Secondly: While Warhammer 40,000 is science fiction, it’s got a very retro, Gothic feel to it – a grim fantasy setting of knights, orcs and elves transplanted into space. Infinity takes its inspiration from the sleek futures of anime (Japanese cartoons), and some of its miniatures are downright gorgeous.

For example, take a look at the PanOceania Cutter to the right.

Just look at it!

I’d love to put one of these together and paint it!

The PanOceania faction also has some other sweet robot designs, like the Jotums and the Dragoes, and their infantry rock the sleek battle armour thing well.

But when it comes to cool looking infantry… there’s the faction called Aleph.

Aleph take sleek to the “figure-hugging” level, which means lots of detail and flat surfaces for broad swaths of colour.

Watch those hands, gents; she may well cut them off.

And in the subject of figure-hugging, hey, I liked Bayonetta, so let’s face it – I’m going to dig warrior women in form-fitting battle armour. Aleph seems to have them in spades.

I will say, though, Corvus Belli give fan service both ways – just check out those fine Myrmidon glutes on page 1 of the downloadable Human Sphere rule set, ladies (and some gentlemen).

Oh – did I mention that the complete rules for Infinity are available to download? Yes, there’s a quick start, but there’s also the full rules and army lists from the rulebook and supplements – not the entirety of each book, just the rules bits of it – enough, I believe for anyone to run a game after buying only a starter set.

Which, I hope, might take some of the edge off Infinity’s downside. Infinity doesn’t have the market penetration of Games Workshop’s brands, so finding other players in Cairns may be a problem.

Even so, there’s still the painting…

Are you keen?

What’s your favourite miniatures game, and why?

What faction or figure have you most wanted to paint?



Cutter image sourced from Corvus Belli catalogue page. Asura image from Justin’s Models Photobucket account.

4 thoughts on “Painting Miniatures: Deathwatch and Infinity

  1. Adam

    I have recently picked up Infinity again after a couple of months’ break and I am totally digging it again. The game mechanics are a lot more frantic than the normal “you-go-I-go” game systems. I still love my 40K, but Infinity is a great diversion from the norm. So is Malifaux AND Warmahordes … the Gators …

    • Rob F.

      Thanks for commenting, Adam! Glad to read you’re digging Infinity. A mate and I are taking Beasts of War’s version of the Quick Start Rules out for a spin this weekend, so just three miniatures on three.

      Looks like you’re a thorough minis hobbyist! How many figures do you reckon you’ve got? Which are you most proud of, painting wise?

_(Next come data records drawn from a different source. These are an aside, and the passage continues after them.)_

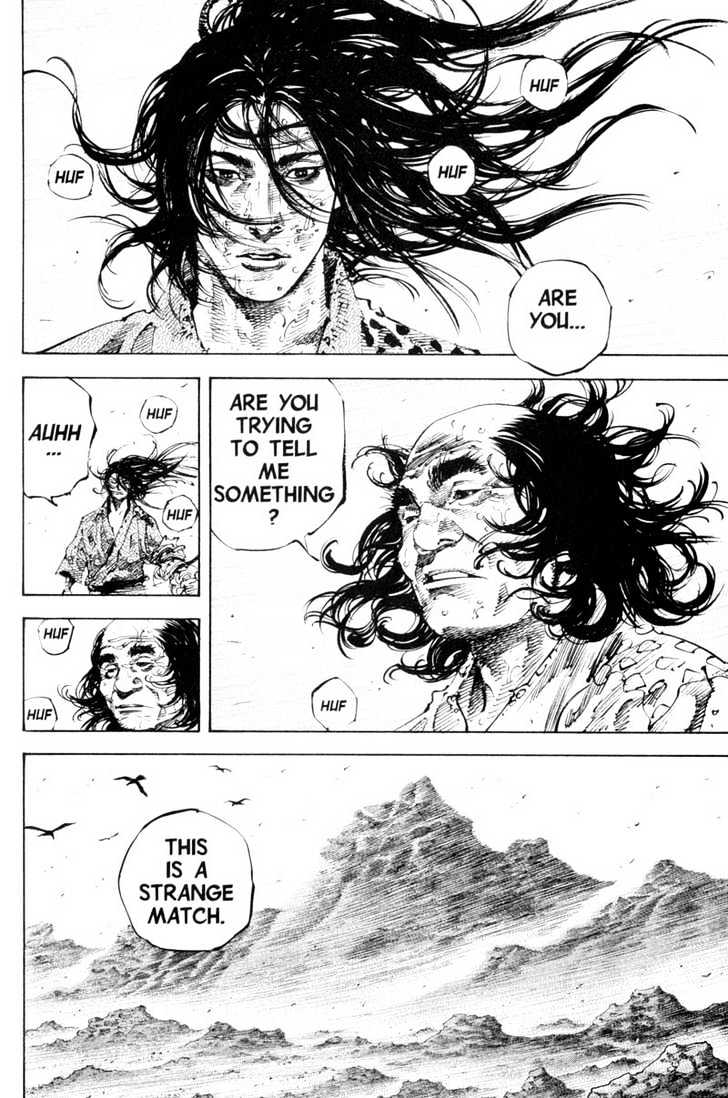 Page 15 of Chapter 171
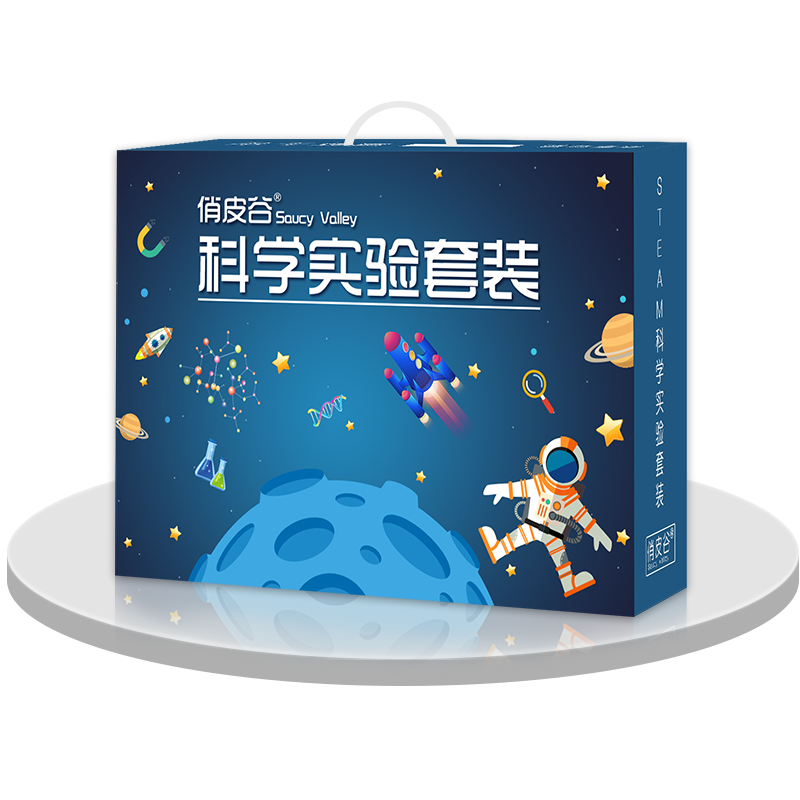 俏皮谷儿童科学实验套装:极具趣味性的早教启智产品
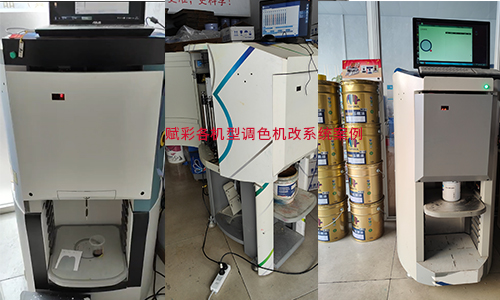 改善配方不夠用，智能塗料調色機改係統
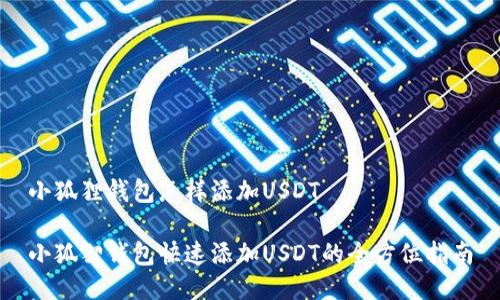 小狐狸钱包怎样添加USDT

小狐狸钱包快速添加USDT的全方位指南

      And how is Malifaux? I’ve been seeing it pop up a lot lately.

      • Adam

        Quick Start rules are definitely a great place to start before getting into the intricate detail of the full blown rule set.
        I am a giant toy soldier nerd and have owned and lost or sold more toysoldiers than I’ve had hot dinners! 🙂 I lost a HEAP when I had to do an emergency house move and a lot of stuff just got left behind.
        It’s hard to say which I am most proud of painting wise. I paint with almost tectonic speed and also one-by-one (which makes getting an army finished a REALLY long process), but as long as I enjoy what I am doing there is satisfaction and pride taken from each model that is eventually finished.
        Malifaux is a bit of a dark horse in that the game mechanics are not dice based, but built around a deck of playing cards. Also, the background is a bit of wild west, steampunk and horror so the world and the figures are really cool too! It’s definitely worth a look.